Karena menaati perintah dari suami dalam hal yang mubah hukumnya wajib, dan seorang istri bisa untuk melaksanakannya. Sedangkan puasa sunnah hukumnya tidak wajib, maka istri tidak boleh meninggalkan yang wajib alasannya menyibukkan diri dengan mengamalkan sunnah.

Rasulullah bersabda, “Tidak diperbolehkan bagi seorang istri untuk berpuasa (sunnah) sementara suaminya ada di sisinya kecuali dengan izinnya dan tidak boleh seorang istri mengizinkan seseorang (masuk) ke rumahnya kecuali dengan izin suaminya,” (HR. Al-Bukhari)

Apabila seorang suami berhak melarang istrinya untuk puasa sunnah pada ketika suami berada di rumah, maka suami lebih berhak untuk melarang istrinya membuka tas, komputer, ponsel, maupun dompetnya.
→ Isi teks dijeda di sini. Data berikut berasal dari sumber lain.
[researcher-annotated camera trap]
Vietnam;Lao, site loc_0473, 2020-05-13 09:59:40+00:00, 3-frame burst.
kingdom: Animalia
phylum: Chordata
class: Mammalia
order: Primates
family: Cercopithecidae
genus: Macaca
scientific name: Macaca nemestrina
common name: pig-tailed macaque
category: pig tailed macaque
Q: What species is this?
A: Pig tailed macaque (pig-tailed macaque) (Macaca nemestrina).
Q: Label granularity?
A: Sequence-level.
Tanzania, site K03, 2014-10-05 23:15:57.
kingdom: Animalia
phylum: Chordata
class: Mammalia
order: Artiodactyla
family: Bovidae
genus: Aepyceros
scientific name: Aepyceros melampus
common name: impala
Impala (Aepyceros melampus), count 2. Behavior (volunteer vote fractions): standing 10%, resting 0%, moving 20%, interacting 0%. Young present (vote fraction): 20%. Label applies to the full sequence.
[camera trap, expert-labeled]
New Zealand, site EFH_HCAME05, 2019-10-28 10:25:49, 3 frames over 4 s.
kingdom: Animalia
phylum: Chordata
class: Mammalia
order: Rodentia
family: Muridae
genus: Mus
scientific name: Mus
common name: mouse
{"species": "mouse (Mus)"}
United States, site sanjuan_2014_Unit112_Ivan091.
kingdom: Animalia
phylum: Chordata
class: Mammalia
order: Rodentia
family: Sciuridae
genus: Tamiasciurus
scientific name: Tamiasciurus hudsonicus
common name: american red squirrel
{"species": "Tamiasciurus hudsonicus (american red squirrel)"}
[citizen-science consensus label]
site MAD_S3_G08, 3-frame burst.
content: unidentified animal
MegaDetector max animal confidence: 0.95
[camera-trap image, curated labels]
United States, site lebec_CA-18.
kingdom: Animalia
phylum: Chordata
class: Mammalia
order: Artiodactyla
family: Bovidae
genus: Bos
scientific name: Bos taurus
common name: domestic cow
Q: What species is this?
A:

Seorang Istri wajib menjaga barang-barang berharga yang ada di rumah suami. Istri tidak boleh mengambil apapun milik suami tanpa izin darinya.

Jadi, apabila ada seorang istri yang kepo terhadap ponsel suami, dan membuka privasi barang yang dimilik suami, maka ini ialah tindakan yang tidak benar.

Karena, meminta izin terlebih dahulu merupakan kewajiban seorang istri. Kecuali, apabila sudah ada komitmen bahwa boleh meminjam barang milik suami tanpa izin terlebih dahulu, maka istri boleh melakukannya.

Hendaknya seorang istri husnuzhan (berprasangka baik) terhadap suami. Istri wajib menanamkan rasa kepercayaan terhadap suaminya. Sebab, saling percaya satu sama lain merupakan penguat suatu kekerabatan dalam rumah tangga. Dan apabila seorang istri melihat kemungkaran suami secara nyata, hendaknya suami dinasihati dengan baik.